Community + Summer Camp Grant
Femmes Du Feu
Circus program lifts youth and community in Welland

Circus arts check all the rings for Holly Benedetti.
For the aerial artist and founder of the Welland-based non-profit Femmes du Feu Creations, circus has pushed her body and creativity, and built community since she discovered it in 2001.
“I really like the physical challenge of circus. I like to work hard in my body and really challenge my body,” Benedetti says.
When Benedetti and her family moved from Toronto to Welland in 2019, they brought a vision of an arts hub where people could connect and youth programming rooted in circus.
Today, Femmes du Feu offers after-school classes and camps for youth aged five to 17, introducing participants to the five circus disciplines: aerial arts, juggling, acrobatics, games and clowning, and balance activities such as stilting.
Programs, run out of a former bank building downtown, focus on building physical literacy, creative self-expression, leadership skills and — most importantly — a sense of belonging.
“That’s really important because there’s space for everybody and every body,” Benedetti says.
Support from Niagara Community Foundation has checked all the boxes in helping Femmes du Feu grow its programs.
A Summer Camp Grant worth $1,600 will allow the organization to expand to four weeks of camps this year while removing financial barriers for participants.
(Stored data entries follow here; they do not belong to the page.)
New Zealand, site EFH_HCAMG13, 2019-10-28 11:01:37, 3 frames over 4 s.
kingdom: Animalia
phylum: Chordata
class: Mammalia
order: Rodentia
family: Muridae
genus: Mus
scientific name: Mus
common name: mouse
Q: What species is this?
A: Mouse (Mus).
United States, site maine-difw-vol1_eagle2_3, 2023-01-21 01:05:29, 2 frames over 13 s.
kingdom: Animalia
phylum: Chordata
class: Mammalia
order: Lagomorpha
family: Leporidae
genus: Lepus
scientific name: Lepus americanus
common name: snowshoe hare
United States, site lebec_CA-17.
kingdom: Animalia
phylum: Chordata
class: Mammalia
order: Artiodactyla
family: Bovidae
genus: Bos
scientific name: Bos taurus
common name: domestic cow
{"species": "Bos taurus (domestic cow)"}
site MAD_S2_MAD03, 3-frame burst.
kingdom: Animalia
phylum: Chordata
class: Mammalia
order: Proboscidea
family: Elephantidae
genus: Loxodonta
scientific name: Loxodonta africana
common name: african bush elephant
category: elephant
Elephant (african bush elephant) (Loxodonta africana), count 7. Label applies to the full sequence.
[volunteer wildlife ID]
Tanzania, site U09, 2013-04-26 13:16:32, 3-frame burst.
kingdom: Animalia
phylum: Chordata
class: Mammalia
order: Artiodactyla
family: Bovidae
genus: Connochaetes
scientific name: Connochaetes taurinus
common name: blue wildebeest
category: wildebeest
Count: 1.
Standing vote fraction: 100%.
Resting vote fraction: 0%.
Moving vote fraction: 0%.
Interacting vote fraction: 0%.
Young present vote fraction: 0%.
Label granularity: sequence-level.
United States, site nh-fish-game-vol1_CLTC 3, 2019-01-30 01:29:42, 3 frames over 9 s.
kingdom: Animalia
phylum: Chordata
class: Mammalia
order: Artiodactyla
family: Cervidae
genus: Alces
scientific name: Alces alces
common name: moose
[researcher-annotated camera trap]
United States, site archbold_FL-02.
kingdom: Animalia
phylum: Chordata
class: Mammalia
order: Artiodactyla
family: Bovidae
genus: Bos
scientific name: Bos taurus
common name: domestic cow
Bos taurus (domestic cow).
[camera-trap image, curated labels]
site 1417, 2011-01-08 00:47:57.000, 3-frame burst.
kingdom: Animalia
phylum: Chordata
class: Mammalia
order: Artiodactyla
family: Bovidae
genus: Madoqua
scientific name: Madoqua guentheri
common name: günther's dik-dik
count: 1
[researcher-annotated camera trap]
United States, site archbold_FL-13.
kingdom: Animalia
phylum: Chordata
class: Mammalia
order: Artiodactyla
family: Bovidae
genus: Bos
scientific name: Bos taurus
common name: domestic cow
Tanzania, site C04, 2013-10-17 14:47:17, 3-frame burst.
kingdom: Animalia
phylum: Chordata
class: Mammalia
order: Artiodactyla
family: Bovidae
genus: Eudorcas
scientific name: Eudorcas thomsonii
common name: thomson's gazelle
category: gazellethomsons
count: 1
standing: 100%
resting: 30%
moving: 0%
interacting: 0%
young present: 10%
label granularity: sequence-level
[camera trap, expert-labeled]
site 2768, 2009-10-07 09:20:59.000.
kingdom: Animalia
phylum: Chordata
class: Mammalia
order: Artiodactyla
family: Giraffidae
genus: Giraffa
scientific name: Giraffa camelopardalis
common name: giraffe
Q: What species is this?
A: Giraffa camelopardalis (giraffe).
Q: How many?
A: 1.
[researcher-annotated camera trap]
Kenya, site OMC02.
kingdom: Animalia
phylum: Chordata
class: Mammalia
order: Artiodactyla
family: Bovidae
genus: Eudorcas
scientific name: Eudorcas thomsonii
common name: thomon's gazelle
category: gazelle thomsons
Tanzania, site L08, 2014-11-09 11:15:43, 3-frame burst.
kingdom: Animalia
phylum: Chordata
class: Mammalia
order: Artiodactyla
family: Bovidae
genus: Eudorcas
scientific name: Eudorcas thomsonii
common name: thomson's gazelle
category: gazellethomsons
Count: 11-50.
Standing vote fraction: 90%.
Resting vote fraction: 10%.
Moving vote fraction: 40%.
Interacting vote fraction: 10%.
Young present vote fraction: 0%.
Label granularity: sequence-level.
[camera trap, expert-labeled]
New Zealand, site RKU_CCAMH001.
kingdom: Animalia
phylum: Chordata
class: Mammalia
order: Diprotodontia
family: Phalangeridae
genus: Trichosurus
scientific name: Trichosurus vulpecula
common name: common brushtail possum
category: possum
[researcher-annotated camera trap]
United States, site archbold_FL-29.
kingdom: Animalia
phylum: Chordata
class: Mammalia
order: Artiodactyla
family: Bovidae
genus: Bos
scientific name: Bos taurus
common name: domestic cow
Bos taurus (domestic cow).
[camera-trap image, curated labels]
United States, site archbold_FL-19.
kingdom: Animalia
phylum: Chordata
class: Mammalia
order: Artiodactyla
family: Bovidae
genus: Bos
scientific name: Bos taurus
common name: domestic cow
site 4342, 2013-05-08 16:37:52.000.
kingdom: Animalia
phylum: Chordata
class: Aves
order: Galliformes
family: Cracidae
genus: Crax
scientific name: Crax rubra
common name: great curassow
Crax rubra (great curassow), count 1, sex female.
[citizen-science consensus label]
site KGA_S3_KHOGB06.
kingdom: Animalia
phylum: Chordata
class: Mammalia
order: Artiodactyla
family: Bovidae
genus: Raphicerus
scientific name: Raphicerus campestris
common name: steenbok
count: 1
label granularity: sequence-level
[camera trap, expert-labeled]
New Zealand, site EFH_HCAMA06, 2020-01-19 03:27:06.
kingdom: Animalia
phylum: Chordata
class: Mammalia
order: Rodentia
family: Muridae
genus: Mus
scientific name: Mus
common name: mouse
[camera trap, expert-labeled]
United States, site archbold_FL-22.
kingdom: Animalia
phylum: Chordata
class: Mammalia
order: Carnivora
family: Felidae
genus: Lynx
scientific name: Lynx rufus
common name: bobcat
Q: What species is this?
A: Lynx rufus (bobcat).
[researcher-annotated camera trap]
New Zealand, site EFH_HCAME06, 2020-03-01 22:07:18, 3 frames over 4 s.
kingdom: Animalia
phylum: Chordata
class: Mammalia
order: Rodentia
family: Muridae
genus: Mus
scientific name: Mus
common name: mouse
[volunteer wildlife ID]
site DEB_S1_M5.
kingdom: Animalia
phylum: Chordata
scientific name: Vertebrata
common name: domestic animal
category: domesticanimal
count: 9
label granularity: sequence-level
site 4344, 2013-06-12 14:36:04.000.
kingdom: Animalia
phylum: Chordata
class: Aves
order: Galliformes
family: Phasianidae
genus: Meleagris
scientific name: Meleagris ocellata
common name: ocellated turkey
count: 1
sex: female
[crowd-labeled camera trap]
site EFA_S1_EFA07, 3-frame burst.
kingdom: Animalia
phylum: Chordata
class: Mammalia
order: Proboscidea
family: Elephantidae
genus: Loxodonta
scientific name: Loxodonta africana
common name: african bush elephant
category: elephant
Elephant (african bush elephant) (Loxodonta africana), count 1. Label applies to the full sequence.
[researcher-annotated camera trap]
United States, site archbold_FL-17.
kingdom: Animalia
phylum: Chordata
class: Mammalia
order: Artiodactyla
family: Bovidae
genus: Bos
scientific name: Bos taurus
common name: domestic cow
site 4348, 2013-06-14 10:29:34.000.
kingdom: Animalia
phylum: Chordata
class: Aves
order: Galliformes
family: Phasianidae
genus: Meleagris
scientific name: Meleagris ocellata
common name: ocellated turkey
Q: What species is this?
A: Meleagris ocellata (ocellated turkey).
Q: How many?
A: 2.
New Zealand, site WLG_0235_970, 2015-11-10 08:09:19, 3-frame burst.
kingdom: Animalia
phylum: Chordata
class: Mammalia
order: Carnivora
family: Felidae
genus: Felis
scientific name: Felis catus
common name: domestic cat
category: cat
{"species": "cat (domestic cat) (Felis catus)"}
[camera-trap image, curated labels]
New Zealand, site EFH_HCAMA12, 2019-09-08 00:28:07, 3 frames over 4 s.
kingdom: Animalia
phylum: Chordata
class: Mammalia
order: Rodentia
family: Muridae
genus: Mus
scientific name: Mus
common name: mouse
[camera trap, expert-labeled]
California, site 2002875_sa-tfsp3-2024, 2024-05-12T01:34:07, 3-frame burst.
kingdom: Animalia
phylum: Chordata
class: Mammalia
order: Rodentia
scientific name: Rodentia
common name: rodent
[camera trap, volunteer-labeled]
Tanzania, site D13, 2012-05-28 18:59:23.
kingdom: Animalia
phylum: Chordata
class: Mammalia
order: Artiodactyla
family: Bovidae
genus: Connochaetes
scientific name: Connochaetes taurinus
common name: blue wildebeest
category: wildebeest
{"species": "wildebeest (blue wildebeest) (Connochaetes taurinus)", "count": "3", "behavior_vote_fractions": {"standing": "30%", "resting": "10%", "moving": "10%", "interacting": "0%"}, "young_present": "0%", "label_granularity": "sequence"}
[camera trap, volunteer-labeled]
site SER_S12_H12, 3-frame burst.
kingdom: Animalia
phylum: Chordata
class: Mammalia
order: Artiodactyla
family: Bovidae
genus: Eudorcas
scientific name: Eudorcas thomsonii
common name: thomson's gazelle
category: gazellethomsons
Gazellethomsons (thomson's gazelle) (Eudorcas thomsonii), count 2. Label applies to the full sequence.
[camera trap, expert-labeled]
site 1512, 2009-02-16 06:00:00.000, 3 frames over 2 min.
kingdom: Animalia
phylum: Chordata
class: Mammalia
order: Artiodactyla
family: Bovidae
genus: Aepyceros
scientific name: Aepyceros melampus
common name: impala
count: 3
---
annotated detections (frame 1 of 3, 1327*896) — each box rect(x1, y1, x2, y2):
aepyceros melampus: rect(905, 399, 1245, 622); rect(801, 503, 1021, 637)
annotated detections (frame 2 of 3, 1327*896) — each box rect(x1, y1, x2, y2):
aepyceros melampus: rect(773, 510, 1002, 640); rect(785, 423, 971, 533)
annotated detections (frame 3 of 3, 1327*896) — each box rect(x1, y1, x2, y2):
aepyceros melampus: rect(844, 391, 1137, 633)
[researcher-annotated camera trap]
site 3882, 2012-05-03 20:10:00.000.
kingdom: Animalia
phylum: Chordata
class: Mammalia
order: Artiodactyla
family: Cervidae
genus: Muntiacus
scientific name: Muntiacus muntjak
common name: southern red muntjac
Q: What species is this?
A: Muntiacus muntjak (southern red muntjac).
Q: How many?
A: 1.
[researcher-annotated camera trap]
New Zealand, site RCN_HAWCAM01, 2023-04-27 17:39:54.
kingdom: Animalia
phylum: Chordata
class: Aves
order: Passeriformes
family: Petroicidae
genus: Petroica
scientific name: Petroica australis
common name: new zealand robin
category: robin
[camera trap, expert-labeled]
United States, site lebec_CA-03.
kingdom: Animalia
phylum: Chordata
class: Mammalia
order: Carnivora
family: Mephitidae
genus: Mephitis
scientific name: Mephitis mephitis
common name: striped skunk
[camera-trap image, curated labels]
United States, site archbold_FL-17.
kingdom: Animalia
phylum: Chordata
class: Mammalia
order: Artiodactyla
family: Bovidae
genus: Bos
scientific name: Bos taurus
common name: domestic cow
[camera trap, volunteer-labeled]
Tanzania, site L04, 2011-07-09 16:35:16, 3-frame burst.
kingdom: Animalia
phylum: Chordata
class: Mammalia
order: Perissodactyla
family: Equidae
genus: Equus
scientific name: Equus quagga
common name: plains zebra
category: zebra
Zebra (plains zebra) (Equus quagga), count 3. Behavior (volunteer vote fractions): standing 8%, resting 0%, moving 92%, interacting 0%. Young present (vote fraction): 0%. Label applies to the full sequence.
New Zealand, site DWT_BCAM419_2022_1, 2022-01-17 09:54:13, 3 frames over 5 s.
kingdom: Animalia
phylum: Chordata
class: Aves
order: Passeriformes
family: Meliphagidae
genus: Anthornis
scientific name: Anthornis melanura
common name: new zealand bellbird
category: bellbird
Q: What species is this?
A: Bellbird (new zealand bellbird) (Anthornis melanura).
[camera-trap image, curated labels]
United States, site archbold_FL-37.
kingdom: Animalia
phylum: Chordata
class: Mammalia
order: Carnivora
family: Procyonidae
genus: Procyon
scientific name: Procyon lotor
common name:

A $9,100 Community Grant is also supporting a youth troupe that will perform at festivals and community events across the region.
This follows a Mini Grant and another Summer Camp Grant from NCF in 2024 to support Femmes du Feu’s mission.
“We want to have our neighbours with us and have a space that’s hyper-local and build community right where we are. NCF has been a big part of that,” Benedetti says. “We really appreciate that trust as a new organization and that support of our growth to become part of the larger community.”
The goal goes far beyond the spectacle of circus, however.
“Circus is very magical, very whimsical and it sometimes can feel very surreal and take us out of our regular life,” Benedetti says. “It brings us into this other realm of magic and dreams and hopefulness.”